What will actually go wrong as the temperature rises further? We all must see the news of the forest fires spreading uncontrollably in California every few weeks and even those of severe droughts in places. We have even been on the receiving end of extreme heat waves during summer, leaving us parched and sweating. Well, it's going to be all that, but worse.
Many of these consequences are already in the course of action, and cannot be stopped. The ice caps in the polar regions have been slowly melting for a long time and now, the summertime sea ice that tops the Arctic Ocean is expected to completely disappear at least once by 2050 (and that’s the best-case scenario). The Arctic region, in fact, is the fastest-warming area on our Earth. This phenomenon, no matter how many miles away, is not disconnected from our reality and will have noticeable impacts on our lives. These ice-covered regions which reflect heat back into space once balanced out the parts of the world that absorb heat. Less ice will lead to less reflected heat i.e., intense heatwaves and even more extreme winters due to the destabilisation of the polar jet stream (a high-pressure wind that circles the Arctic region.) Heatwaves and unpredictable weather due to ice loss also make us susceptible to significant crop damage, on which global food systems depend. This makes vulnerable communities even more so due to the possibility of higher prices caused by such instability.
The ground that is permanently frozen- known as Permafrost- is a storage ground for methane (a greenhouse gas). The melting of this ground will further the release of methane, resulting in even a faster warming rate- which, in turn, will cause more ice to melt, releasing even more of the gas- like an endless cycle. This melting also gives way to darker waters being exposed, which absorb solar radiation thus causing more warming. The warming of these waters is also detrimental to aquatic life which is not suited to survive in warmer waters.
Melting of polar ice means an increase in mean sea levels- which, according to the IPCC, are bound to rise about 6 to 10 feet no matter what. This can cause disastrous floods, posing danger to coastal communities. The mark of an average 1.5 ̊C increase in the temperature is expected to be crossed within the next two decades.
However, these effects can be halted- to an extent, at least. We cannot stop these repercussions from intensifying over the next 20-30 years, but we have a window- a short one, that will close soon- to lessen their magnitude in the future that awaits us. Some of these effects are “locked-in”, according to the report. To prevent this from exacerbating, the world is in dire need of countries making a coordinated effort to put carbon dioxide emissions to a stop by 2050, which can only be done if the use of fossil fuels is ceased. If this is achieved, we would be able to stop warming at the 1.5-degree level.

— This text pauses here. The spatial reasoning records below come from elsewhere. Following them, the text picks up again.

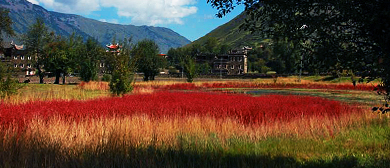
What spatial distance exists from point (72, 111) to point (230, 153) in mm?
6914

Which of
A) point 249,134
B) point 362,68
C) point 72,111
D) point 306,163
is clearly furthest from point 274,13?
point 72,111

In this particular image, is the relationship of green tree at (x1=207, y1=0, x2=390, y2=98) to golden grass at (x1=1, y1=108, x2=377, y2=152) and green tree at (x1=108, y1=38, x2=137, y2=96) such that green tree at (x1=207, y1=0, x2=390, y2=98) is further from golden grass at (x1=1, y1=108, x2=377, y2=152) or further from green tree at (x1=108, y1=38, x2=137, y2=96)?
green tree at (x1=108, y1=38, x2=137, y2=96)

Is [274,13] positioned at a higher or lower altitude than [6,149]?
higher

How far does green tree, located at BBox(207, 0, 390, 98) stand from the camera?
5.32 m

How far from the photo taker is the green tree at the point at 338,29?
5316 millimetres

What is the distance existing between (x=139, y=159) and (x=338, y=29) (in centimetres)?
476

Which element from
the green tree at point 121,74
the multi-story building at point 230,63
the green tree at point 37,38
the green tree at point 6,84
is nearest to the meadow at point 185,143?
the green tree at point 6,84

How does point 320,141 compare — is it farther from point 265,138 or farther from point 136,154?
point 136,154

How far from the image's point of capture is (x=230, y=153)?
8.16m

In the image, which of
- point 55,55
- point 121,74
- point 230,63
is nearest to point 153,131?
point 121,74

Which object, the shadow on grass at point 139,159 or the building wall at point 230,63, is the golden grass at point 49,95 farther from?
the building wall at point 230,63

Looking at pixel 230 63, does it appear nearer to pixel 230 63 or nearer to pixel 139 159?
pixel 230 63

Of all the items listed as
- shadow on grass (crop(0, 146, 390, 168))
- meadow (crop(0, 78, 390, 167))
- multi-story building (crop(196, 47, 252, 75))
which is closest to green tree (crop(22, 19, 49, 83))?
meadow (crop(0, 78, 390, 167))

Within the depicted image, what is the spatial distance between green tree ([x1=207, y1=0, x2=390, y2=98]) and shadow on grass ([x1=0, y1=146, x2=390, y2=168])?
7.85ft
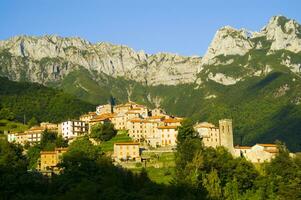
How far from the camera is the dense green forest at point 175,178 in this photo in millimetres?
73375

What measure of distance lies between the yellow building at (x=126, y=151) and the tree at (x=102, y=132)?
46.9 feet

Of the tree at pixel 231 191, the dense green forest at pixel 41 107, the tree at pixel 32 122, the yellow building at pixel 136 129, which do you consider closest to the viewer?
the tree at pixel 231 191

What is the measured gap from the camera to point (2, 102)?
189 metres

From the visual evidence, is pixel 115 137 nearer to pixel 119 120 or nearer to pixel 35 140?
pixel 119 120

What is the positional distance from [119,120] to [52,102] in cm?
5369

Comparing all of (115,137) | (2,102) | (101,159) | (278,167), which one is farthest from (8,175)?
(2,102)

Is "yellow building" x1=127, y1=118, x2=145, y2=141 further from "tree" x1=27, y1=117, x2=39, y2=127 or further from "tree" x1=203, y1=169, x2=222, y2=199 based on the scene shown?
"tree" x1=203, y1=169, x2=222, y2=199

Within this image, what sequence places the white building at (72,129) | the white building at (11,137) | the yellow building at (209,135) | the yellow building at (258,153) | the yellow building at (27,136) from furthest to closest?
the white building at (72,129), the white building at (11,137), the yellow building at (27,136), the yellow building at (209,135), the yellow building at (258,153)

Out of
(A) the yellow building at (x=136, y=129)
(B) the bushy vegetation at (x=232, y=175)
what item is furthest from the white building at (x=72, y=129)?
(B) the bushy vegetation at (x=232, y=175)

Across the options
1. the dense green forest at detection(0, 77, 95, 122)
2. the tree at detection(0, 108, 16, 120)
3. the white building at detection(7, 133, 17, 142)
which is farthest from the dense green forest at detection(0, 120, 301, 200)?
the dense green forest at detection(0, 77, 95, 122)

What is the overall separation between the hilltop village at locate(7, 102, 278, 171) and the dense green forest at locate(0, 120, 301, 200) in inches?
289

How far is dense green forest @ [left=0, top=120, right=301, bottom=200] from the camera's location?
73.4m

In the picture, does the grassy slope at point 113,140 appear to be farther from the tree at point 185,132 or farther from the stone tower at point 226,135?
the stone tower at point 226,135

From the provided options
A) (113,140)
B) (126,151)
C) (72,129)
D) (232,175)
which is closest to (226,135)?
(126,151)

There is no room for mistake or apathy at this point, as a failure in immediate action entails an unfathomable increase in temperatures as compared to the pre-industrial era. Each additional degree carries the burden of irreversible damage to the planet. As for us, we must wait and see as to how countries respond to this report and subsequently meet at Glasgow for a UN summit in November to discuss the reduction of emissions. The climate crisis is the defining challenge of our generation, the only question is- can we win this race?